The American war in Afghanistan is entering its eighth year, its human costs and gains often hidden behind the clouds of horrors that rose from Iraq. The day after Lance Corporal Brennan’s death, Vice President Joseph R. Biden Jr. said that the public should be prepared for an “uptick” in American deaths in Afghanistan.

The Brennan household had, in general, been opposed to the Iraq invasion, divided about Afghanistan, and unhappy with the Bush administration. They did not expect to send a child to either war, said Thya Merz, Julian’s mother, and they grappled with his decision to join the Marines in 2007.

“You follow your heart as far as you can, but where it brings you doesn’t always make rational sense,” said Ms. Merz, 55.

In 2003, the family moved from Takoma Park, Md., to Brooklyn. Ms. Merz was taking a job as head of the Corlears School in Manhattan. Julian was entering the American Academy of Dramatic Arts. Like his father, a singer and children’s entertainer, he could make people pay attention and laugh.

The acting life, even for people of great talent and drive, is unforgiving. Julian found work as a carpenter with Martha Stewart’s television show, in a few commercials and some Off Broadway work, Mr. Brennan said.

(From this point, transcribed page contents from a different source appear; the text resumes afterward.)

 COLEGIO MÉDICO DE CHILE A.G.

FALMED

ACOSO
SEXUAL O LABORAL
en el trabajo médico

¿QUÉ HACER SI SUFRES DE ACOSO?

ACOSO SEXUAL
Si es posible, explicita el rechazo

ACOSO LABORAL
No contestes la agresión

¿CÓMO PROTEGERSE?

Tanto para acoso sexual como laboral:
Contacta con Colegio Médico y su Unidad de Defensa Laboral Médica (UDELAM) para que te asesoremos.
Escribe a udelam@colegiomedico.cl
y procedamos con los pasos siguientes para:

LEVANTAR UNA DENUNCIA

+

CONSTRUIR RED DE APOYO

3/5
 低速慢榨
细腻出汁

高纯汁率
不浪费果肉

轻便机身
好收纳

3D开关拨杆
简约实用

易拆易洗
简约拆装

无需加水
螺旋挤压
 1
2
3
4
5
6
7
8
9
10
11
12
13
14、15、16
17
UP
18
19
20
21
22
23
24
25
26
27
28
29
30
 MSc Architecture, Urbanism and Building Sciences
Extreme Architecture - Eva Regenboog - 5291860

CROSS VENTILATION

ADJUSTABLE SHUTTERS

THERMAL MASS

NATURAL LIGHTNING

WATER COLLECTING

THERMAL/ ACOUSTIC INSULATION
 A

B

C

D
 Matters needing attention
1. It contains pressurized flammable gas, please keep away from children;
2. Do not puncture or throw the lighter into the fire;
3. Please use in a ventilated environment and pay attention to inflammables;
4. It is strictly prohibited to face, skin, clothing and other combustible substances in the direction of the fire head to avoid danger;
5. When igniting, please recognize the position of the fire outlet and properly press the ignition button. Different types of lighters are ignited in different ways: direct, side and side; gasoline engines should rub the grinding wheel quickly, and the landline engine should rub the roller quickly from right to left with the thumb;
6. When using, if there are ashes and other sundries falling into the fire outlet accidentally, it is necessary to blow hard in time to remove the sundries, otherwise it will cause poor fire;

“There was a dark time in Julian’s life, a lot of drinking and nights out, and it felt ultimately hollow to him.”

In 2005, Mr. Brennan’s father — Julian’s grandfather — James C. Brennan, died. In the battle for Iwo Jima, he had earned the Navy Cross, a recognition of valor second only to the Medal of Honor; of his company of 330 men, 28 survived. At his funeral, the grandson kissed the coffin. Over the next two years, he embraced the discipline of endurance sport and felt a call.

One day in 2007, he told his parents that he had some news: He had signed up with a Marine recruiter in Brooklyn. For a week or so, the parents urged him to reconsider, to think about the Peace Corps or other service work. Julian reminded them that they had brought their kids — another son, James, and a daughter, Shannon — to political demonstrations on the Washington mall and to the polls on Election Day.

“He said, ‘You always raised us to understand that we were privileged, and have a duty to be active engaged citizens of the world. I feel called to do this,’ ” Ms. Merz recalled her son saying. “I said, ‘This is not what I meant.’

“It was a choice I couldn’t understand, and he knew that,” Ms. Merz said. “I told him, ‘I can honor your service. But I have a very hard time wrapping my head around thinking my son is being trained to kill people.’ ”

Mr. Brennan said that his son was listening to his own “inner voice, and following that. In his heart of hearts, Julian wasn’t a pacifist.”

He wrote vivid e-mail messages home to friends and family. He called at Christmas and then on Jan. 20, unaware that a new president was being inaugurated. “He said, ‘I have no regrets about my choice,’ ” Ms. Merz said. “That’s one of the things that has made these last days bearable. If he’d had regrets, it would be almost impossible to live with.”

Before his company was deployed in November, Julian was given a 96-hour leave. He flew home and walked with his parents through Prospect Park, the autumn leaves crunching below their feet. He told them that he had arranged that the woman he loved, Bettina Beard, would receive his death benefits. Although they did not realize precisely what those arrangements involved, Mr. Brennan said, “We should’ve known then that he was married. We only knew they were making plans for a future.”

They put him into a cab, watching from the front of their home as he headed for the airport. “It’s tough sitting at the table with the rest of the family, knowing that Jules won’t be there again,” Mr. Brennan said. “We’re all going to age, and he won’t.”